Git Changelists for VSCode
JetBrains IDEA–style changelists for VSCode. Group your working-tree changes into
named changelists and commit only the ones you choose. Files in the default
("Changes") changelist get committed; files you move into another changelist are
held back.
How it works
Git has no native concept of changelists — JetBrains implements them entirely in
its UI, and so does this extension. All your modified files stay in the working
tree. A changelist is just a local grouping remembered per-workspace. When you
commit a changelist, the extension stages exactly that changelist's files
(unstaging everything else first) and commits them. Other changelists are never
touched.
State is stored in <repo>/.git/changelists.json — local to your machine, never
committed (nothing under .git/ ever is), and independent of the extension's own
storage. This means changelists survive extension updates, reinstalls, and even
"delete extension data" prompts, the same way JetBrains keeps changelist
membership in .idea/workspace.xml rather than IDE state. Upgrading from a
version before 0.0.9 migrates your existing assignments automatically on first
load.
Multi-root workspaces
If your workspace has more than one folder with a git repo, the view shows one
top-level node per folder, each with its own Changes, custom changelists,
and Unversioned Files underneath — completely independent changelist state
per repo (each persists to its own <repo>/.git/changelists.json). With a
single repo open, the view stays flat exactly as before — no redundant
top-level wrapper.
Removing a folder from the workspace removes its node from the view
immediately (its changelists.json is untouched on disk, so re-adding the
folder later restores its changelists exactly as they were).
Because Pull/Push/New Changelist/Update from Branch need to
know which repo to act on, they move off the view's title bar and onto each
folder's own row (inline icons + right-click) once there's more than one repo.
With a single repo they stay on the title bar as usual.
Usage
Use the Pull / Push buttons in the view title bar to sync with the
remote. Pushing a branch with no upstream yet prompts you to pick a remote
and sets it up automatically.
- Push opens a preview window first — it lists exactly which commits
will be sent, to which destination (
remote/branch), before anything
leaves your machine. Nothing is pushed until you click Push in that
window. It warns if your branch is behind the remote (push may be
rejected), and for a brand-new branch shows the commits that branch adds
on top of the remote's main/master.
- Pull always fetches, then explicitly merges or rebases onto your
upstream — it never runs plain
git pull, so it never hits git's
"you have divergent branches, please reconcile" prompt. Which one it
uses is the changelists.pullStrategy setting (merge by default),
equivalent to JetBrains' "Update Method". Change it in Settings if you
prefer rebase.
::::::
What this exercise asks:
a) According to the Git Changelists for VSCode text, in which file is changelist state stored?
b) Transcribe the stretch of the Git Changelists for VSCode text from "Removing a folder" through "bar as usual.".
The listing after this point comes from a separate source.
::::::
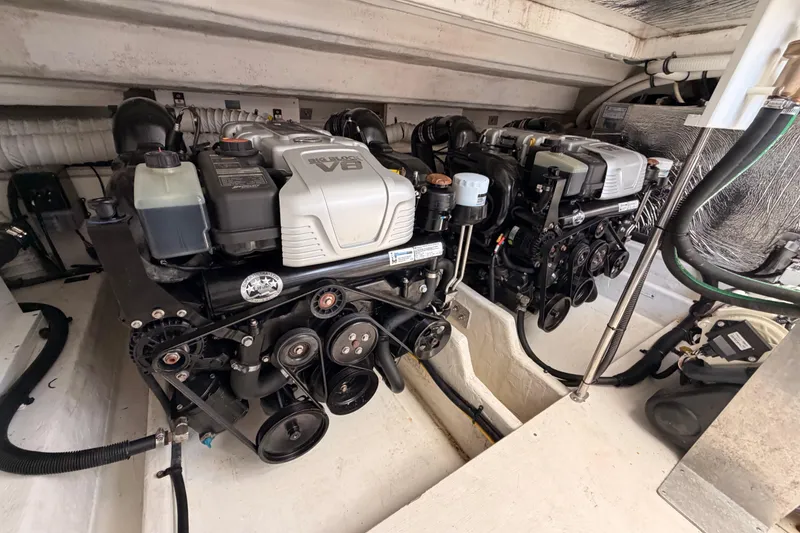 Slide: The Image of Engine compartment of 2020 Cruisers Yachts 390 Express Coupe with dual V8 engines. - 83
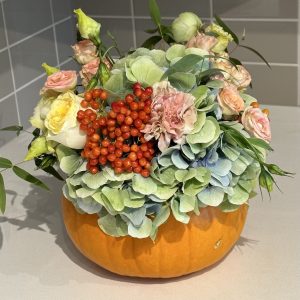 "Autumn flower arrangement featuring vibrant blooms and decorative pumpkins, perfect for fall celebrations."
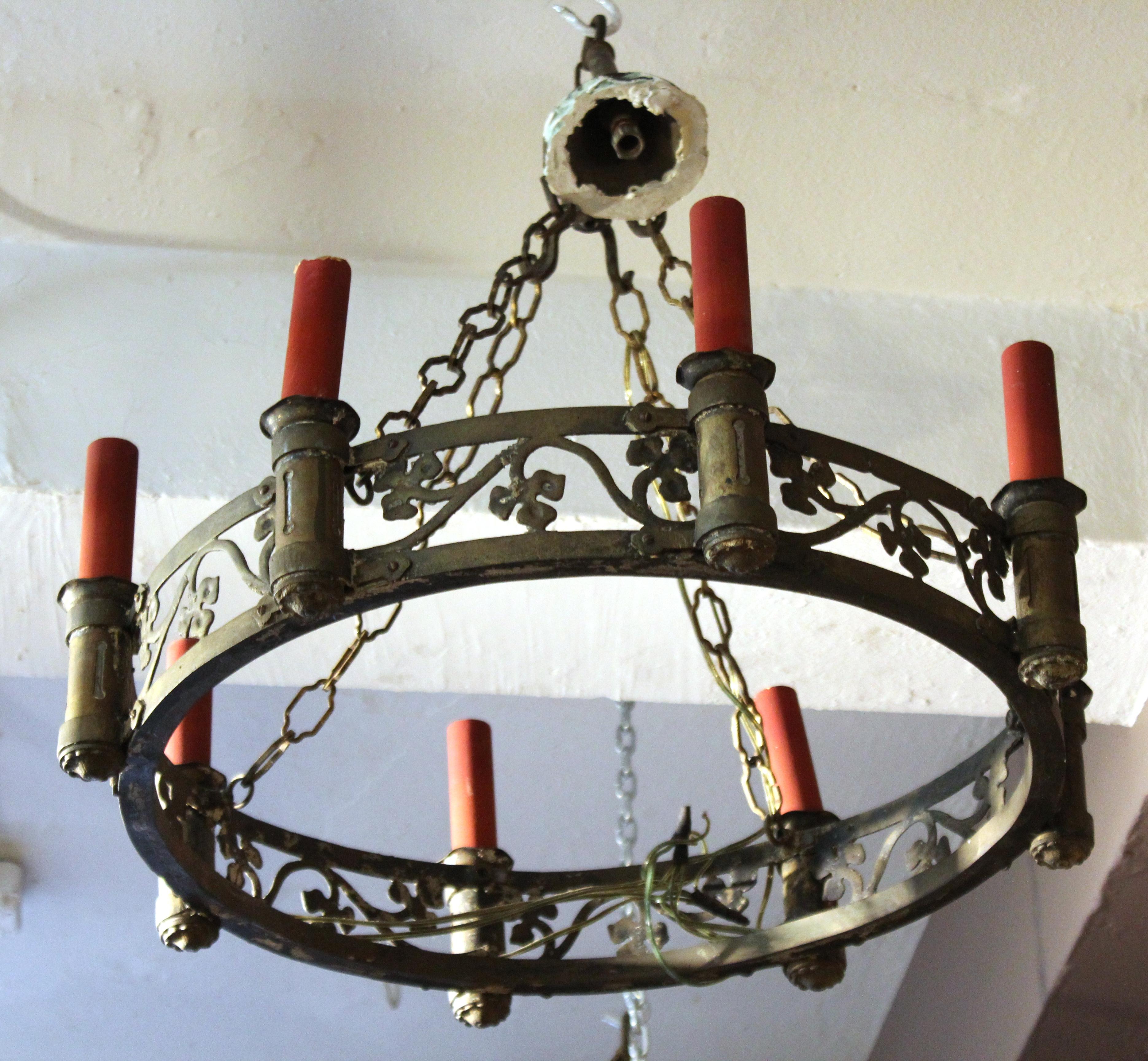 Continental Spanish Renaissance Revival or Neo-Gothic style pair of wrought gilt brass eight-light chandeliers with foliage designs and red cardboard faux candle sleeves. The pair has wrought link chains with four-hook ceiling caps. In good antique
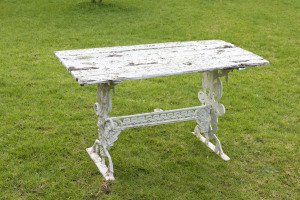 A vintage garden table, cast metal and timber with white painted finish, 68cm high, 121cm wide, 61cm deep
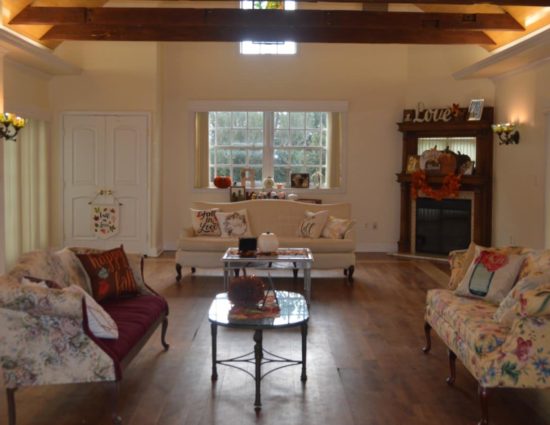 Large room with hardwood flooring, dark wood China hutch, upholstered couches, coffee tables, and fireplace in the corner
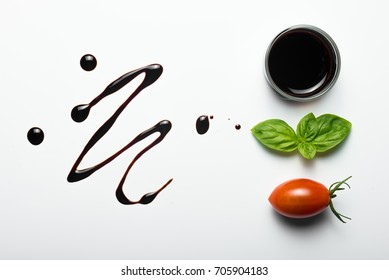 Tomato, Basil Leaf And Balsamic Vinegar On White Background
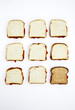Peanut butter and jelly sandwiches, one on whole wheat bread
::::::
Answers for this exercise:
a) It is stored in <repo>/.git/changelists.json.

b)
Removing a folder from the workspace removes its node from the view
immediately (its changelists.json is untouched on disk, so re-adding the
folder later restores its changelists exactly as they were).
Because Pull/Push/New Changelist/Update from Branch need to
know which repo to act on, they move off the view's title bar and onto each
folder's own row (inline icons + right-click) once there's more than one repo.
With a single repo they stay on the title bar as usual.